Thursday, June 5, 2008
Freed Vietnamese prisoner tells his story
Nguyen Quoc Quan describes his ordeal to Rep. Sanchez as he tours the Capitol to thank his champions.
By BRITTANY LEVINE
The Orange County Register


WASHINGTON – Locked in a three by four foot room with another prisoner, Nguyen Quoc Quan had to sleep on the floor next to the toilet. With the heat of Saigon welling up in his windowless cell, he often found it hard to breathe and stripped down to just a pair of shorts to keep cool.

Three weeks after his jailers let him go, Quan sat comfortably in a suit and tie in Rep. Loretta Sanchez's office Thursday and told her his story.

Vietnamese police arrested and jailed Quan and other members of a democratic activist group in Ho Chi Minh City in November of last year. Members of the group Viet Tan were arrested while distributing pamphlets that preached non-violent peaceful change in Vietnam.

While in jail, Quan was allowed to see sunlight only 15 minutes a week. He ate two meals a day of tasteless food that had often turned sour. Although he said he was never physically hurt, he endured long sessions of psychological torture.

Quan returned home to his wife and two young sons in Sacramento last month. Since then he has been making the rounds as a full time democratic activist for Viet Tan, the Vietnamese Reform Party, sharing the story of his jail time across the country.

Sanchez, D- Garden Grove, spoke out against the arrests last year along with Rep. Ed Royce, R-Fullerton. Earlier Thursday Quan met with State Department officials and other members of Congress who helped him get out of jail.

"I am not a terrorist," Quan told Sanchez. "Why did they jail me for six months? And if I am a terrorist, why six months? It should be 60 years."

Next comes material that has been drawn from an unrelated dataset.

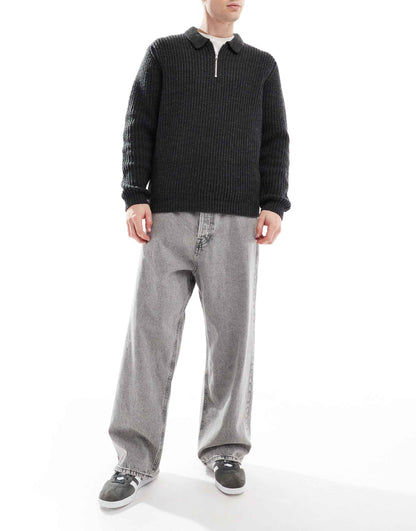 Ron Skater Jean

The Vietnamese government accused Quan of being a terrorist and of entering the country with false documents. But Quan said although he had false documents with him when he crossed the Cambodia-Vietnam border on a bicycle, he never used them.

Most jailed members of Viet Tan— once an underground operation that went public three years ago— were sent home before Quan. Only one activist, a Thai citizen, remains in jail.

Sanchez said that she will continue pushing for human rights reform in Vietnam although it has been difficult to convince other congressmen of the importance of this issue.

The Vietnamese prime minister is slated to visit Washington later this month. Sanchez said during his visit she plans to enlist the help of House Speaker Nancy Pelosi, D-San Francisco, to focus on human rights issues in Vietnam.

"We'll make his visit uneasy just like he made yours uneasy,'' she told Quan as he patted his hand. "I wish I could put him in prison, but I don't have those powers.

Quan said he believes the Vietnamese government kept him in jail for so long as an example and to scare other democratic activists.

Despite what he endured, Quan kept his dream for democracy alive and even taught a fellow prisoner how to read in jail. Quan said he likes to teach and would one day like to be a high school teacher in a democratic Vietnam. The Vietnamese government has banned Quan from returning, but he said he would like to return if the country becomes a democracy.

Quan said there are three things that lodge in your brain and in your soul when you've been wrongfully jailed in Vietnam: first it is fear, then comes loneliness, and then the heaviness that time has lost all meaning.

To overcome all that, he focused on his deceased mother who always believed in his dream to bring democracy to Vietnam. His memories of family and friends helped him fight off the loneliness and fear, Quan said.

When he returned home, his wife told him about the support she had received from their neighbors. "I'm surprised my wife can do the things she did…. I love my wife, even more than before,'' Quan said. In December of last year, Quan's wife, Huang Ngo, visited with Sanchez to talk about her husband.

"This can happen to any U.S. citizen. They can make you disappear and then deny everything," Quan said. "I dared to pay the price to tell the people."

And for that, his two teenage sons look up to him, he said. And the oldest one, 15, plans to become a Viet Tan member.

"I tell the people and my sons that we are all ordinary people, but if you believe in something strong enough, you can do good things," he said.